One of my team’s visits was to S’hmuel Ha’navi [Samuel the Prophet] community center in a poorer section of Jerusalem. There we met Tali and her co-workers. We got a tour of the center and a description of its activities. Thereafter we sat down in the conference room where we were served one of those delightful cups of Middle East tea with the mint leaf floating inside. I gave a brief introduction to the Peace Initiative and the Rally and made my appeal that they organize some buses to bring their people.

The talk was well received and the staff attending was of like minds and expressed their support but stated that unfortunately the day of the rally was also the day of the wedding of one of the center’s staff. They were all committed to attend the wedding. Still we asked if some posters could be placed and if there was sufficient positive response we would be glad to schedule a bus.

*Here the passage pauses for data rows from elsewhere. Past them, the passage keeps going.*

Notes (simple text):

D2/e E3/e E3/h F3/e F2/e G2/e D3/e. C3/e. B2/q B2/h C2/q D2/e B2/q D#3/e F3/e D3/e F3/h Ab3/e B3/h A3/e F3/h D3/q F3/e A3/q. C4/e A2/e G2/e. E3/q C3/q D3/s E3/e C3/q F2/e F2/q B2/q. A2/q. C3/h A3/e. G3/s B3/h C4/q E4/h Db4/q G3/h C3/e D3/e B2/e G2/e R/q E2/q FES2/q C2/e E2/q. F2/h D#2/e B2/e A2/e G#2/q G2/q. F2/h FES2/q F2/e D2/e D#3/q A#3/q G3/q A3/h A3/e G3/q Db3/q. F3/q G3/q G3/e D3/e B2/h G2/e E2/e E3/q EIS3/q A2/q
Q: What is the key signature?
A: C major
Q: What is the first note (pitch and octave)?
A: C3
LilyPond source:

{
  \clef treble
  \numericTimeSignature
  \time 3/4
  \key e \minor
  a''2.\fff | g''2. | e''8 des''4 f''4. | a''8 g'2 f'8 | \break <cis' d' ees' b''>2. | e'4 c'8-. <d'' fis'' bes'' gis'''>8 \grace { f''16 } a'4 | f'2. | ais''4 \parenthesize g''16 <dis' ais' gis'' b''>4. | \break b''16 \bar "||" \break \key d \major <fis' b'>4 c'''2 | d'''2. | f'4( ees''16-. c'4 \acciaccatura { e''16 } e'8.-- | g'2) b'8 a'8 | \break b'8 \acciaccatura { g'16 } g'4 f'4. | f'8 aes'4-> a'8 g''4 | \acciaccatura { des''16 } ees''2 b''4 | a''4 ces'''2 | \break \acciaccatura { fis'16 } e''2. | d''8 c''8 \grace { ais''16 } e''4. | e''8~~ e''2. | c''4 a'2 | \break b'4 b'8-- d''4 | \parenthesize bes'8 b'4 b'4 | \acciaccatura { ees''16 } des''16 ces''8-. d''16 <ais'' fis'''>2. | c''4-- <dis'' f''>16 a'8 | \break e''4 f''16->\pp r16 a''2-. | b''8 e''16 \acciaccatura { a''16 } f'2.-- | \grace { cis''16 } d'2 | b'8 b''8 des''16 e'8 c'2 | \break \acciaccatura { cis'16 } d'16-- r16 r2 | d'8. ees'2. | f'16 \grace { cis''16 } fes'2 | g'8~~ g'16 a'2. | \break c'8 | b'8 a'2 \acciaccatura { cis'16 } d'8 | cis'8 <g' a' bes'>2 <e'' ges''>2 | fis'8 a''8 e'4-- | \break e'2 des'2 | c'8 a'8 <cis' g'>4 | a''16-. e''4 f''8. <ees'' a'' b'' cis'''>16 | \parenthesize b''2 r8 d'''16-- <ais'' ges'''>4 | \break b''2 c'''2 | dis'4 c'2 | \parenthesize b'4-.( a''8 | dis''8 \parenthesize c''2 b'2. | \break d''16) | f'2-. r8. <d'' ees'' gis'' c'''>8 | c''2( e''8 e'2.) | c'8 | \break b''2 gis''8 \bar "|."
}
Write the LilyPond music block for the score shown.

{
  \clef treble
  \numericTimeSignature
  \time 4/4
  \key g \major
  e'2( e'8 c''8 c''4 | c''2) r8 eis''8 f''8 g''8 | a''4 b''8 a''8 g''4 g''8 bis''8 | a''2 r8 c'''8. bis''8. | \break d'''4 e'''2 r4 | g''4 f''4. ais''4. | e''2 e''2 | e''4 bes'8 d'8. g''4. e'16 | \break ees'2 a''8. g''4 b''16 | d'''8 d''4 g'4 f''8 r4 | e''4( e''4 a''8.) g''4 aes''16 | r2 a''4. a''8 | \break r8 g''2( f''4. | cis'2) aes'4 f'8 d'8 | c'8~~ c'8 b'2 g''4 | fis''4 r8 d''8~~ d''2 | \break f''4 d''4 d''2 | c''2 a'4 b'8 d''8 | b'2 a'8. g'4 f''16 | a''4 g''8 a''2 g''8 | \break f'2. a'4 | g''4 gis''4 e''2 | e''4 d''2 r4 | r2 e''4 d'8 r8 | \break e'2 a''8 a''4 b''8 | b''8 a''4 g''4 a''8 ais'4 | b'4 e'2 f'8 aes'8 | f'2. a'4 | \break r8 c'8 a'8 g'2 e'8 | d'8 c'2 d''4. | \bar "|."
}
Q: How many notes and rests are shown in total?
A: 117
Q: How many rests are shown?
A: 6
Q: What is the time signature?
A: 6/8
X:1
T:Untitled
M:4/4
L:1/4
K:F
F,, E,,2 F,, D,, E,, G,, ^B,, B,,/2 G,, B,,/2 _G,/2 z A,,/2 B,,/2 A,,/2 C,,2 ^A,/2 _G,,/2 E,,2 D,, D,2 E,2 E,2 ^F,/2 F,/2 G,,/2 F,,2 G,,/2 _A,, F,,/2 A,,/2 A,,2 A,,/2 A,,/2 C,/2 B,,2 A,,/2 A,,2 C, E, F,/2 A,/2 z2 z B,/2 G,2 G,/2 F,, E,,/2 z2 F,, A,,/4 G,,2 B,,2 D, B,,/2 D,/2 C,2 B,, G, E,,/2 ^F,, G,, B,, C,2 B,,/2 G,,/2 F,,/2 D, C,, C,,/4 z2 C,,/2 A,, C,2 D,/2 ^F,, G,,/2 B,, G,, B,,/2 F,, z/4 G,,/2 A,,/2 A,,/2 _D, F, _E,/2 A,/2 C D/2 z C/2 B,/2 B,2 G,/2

On the way out I noticed a wall upon which there were many photos. Not having noticed that wall on our tour I drifted over to see what it was about. Just before I got too close I began to grasp that I was going in to a sensitive situation, one that our guide had most likely purposefully circumvented. It was a wall memorializing those young people of the community who, had served as soldiers over the past decades, and in so doing had lost their lives in various conflicts and wars. The reality of life in Israel once again emerged its painful side. I awkwardly expressed my remorse before Tali, who too had served in the Israeli army. We had a moment of silence and exited.

Outside I noticed a large menorah [a nine candle candelabra, associated with the celebration of Chanukah]. Under the menorah was a list of approximately 34 names – no doubt the names of the youth who had lost their lives. Unlike American memorials, the eerie thing about this tearful menorah was that there was still room for more names to be added!

There was also a trip to Hakfar Haryarok, a government run boarding school outside Tel Aviv. Purported to be the largest of its type in the country the school claimed 600 students; both Jew and Arab. It was an impressive setup with farmlands, animal husbandry et cetera. There we too were hosted and given a full lunch including a glass of Israeli wine. It was a paradise of sorts and its lush tropical foliage and pheasants running wild made me homesick for my past years in Florida. But there too the ugly face of war had left its reminder in the old concrete bomb shelters scattered around the grounds.